Many schools have or are establishing school-based health clinics.  Many parents, seeing the possibility, the probability, of children being exposed to medical care, medical procedures (such as abortion), and medical professionals (such as psychologists and psychiatrists) without their consent, are raising their voices in opposition. 
Where did the idea for school-based clinics come from; what is the impetus behind schools establishing such clinics?
In 1989, in addressing teachers in South Kitsap School District, Washington state, Dr Shirley McCune stated,
"When you walk in the building, there's a row of offices.  In one are drug counselors.  One is for social security.  Another, family and child psychologists.  Yet another has a doctor and nurse who do well-child exams ...  There's a child-care center, and tied into it are classes for teenagers where they learn the importance of child nurturing skills ... These are 'community learning centers' not just schools ... Schools are no longer in the 'schooling business,' but rather in 'human resource development' ..." (1)
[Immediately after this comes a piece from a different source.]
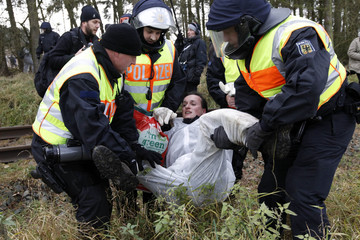 German police officers arrest anti-nuclear protesters who removed stones from the railway tracks near Lemgrabe
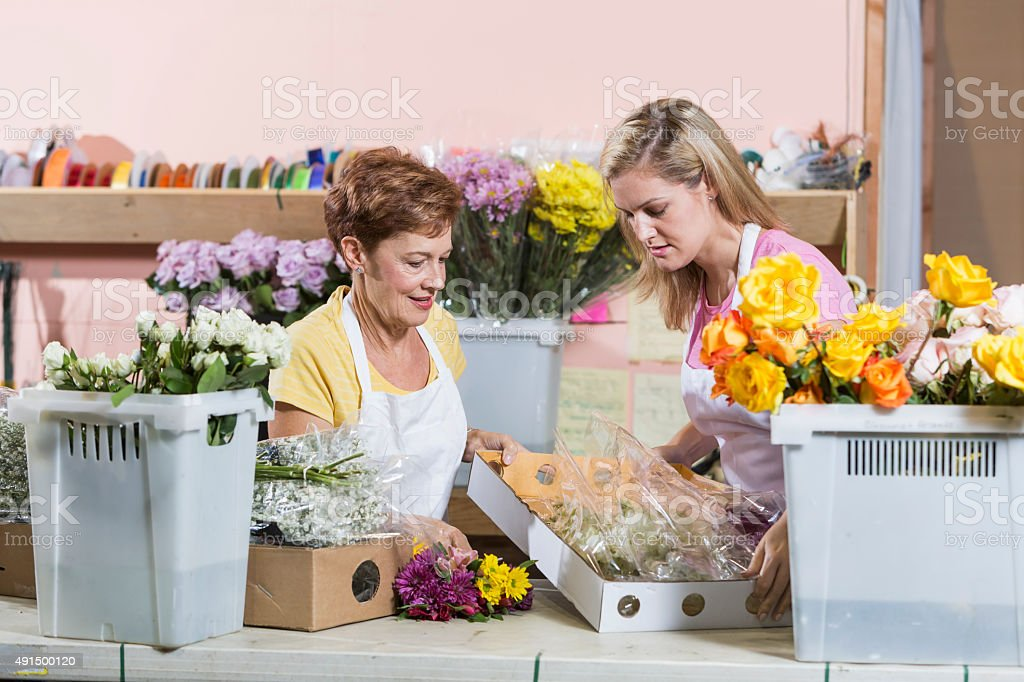 Women working in flower shop with shipment of supplies stock photo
What Dr McCune — then with Mid-continental Regional Education Laboratory, now with the Office of Superintendent of Public Instruction, Washington state — outlined in her address to the teachers of South Kitsap School District is coming to pass in the form of education reform or systems education.
Goal One of Goals 2000 (HR 1804; Public Law 103-227) states, "By the year 2000, all children in America will start school ready to learn."  Objective III under Goal One states, "children will receive the nutrition, physical activity experiences, and health care needed to arrive at school with healthy minds and bodies, and to maintain the mental alertness necessary to be prepared to learn ..."
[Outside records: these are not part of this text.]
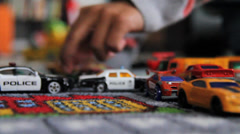 Low Angle Shot of Boy Playing with Cars Stock Footage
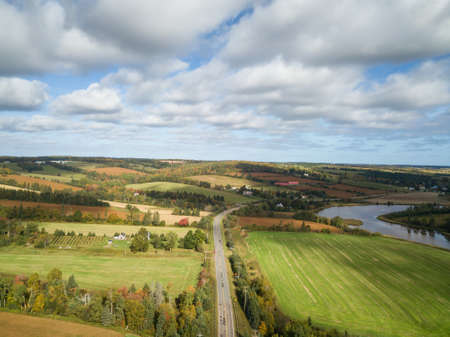 Aerial panoramic landscape view of Farm Fields during a sunny day. Taken near New Glasgow, Prince Edward Island, Canada. Banco de Imagens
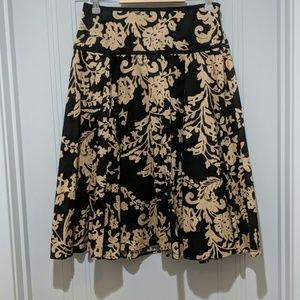 Joneswear black skirt with beige floral pattern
While this all might sound quite reasonable - maybe even noble - to some, we must remember that the one doing the implementing defines the terms.  In this case, the one defining the terms is state and federal personnel and agencies who must justify their job and existence.
In Washington state, in the 1993-95 biennium, Judith Billings - then Superintendent of Public Instruction, stated in a report on Readiness to Learn, "As defined in the grant application, a child is 'ready to learn' when he/she has the physical and emotional health, the socialization skills, and capacity to actively and positively engage in the learning process on their first day of school and every day thereafter." 
How are each of these nebulous terms defined?  How will the school ensure that a child is "ready to learn"?  Again, remember who defines the terms.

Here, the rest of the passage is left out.